> EXERCISE PROMPT
Arrange every line of the data below as a numbered list, leaving out the blank lines.

Items listed in a dataset:
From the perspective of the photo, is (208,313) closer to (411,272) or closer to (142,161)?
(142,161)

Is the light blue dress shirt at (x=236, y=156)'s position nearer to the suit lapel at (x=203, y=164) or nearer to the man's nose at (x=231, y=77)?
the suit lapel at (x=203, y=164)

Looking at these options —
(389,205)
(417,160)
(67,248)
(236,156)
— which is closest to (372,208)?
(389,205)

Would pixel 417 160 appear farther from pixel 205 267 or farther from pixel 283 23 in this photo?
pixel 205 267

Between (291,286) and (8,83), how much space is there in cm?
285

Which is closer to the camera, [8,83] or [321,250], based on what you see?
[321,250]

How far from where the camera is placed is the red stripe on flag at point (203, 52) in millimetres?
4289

> RESULT OF THE TASK
1. From the perspective of the photo, is (208,313) closer to (411,272) or closer to (142,161)?
2. (142,161)
3. Is the light blue dress shirt at (x=236, y=156)'s position nearer to the suit lapel at (x=203, y=164) or nearer to the man's nose at (x=231, y=77)?
4. the suit lapel at (x=203, y=164)
5. Looking at these options —
6. (389,205)
7. (417,160)
8. (67,248)
9. (236,156)
10. — which is closest to (372,208)?
11. (389,205)
12. Would pixel 417 160 appear farther from pixel 205 267 or farther from pixel 283 23 in this photo?
13. pixel 205 267
14. Between (291,286) and (8,83), how much space is there in cm?
15. 285
16. Which is closer to the camera, [8,83] or [321,250], based on what you see?
17. [321,250]
18. How far from where the camera is placed is the red stripe on flag at point (203, 52) in millimetres?
19. 4289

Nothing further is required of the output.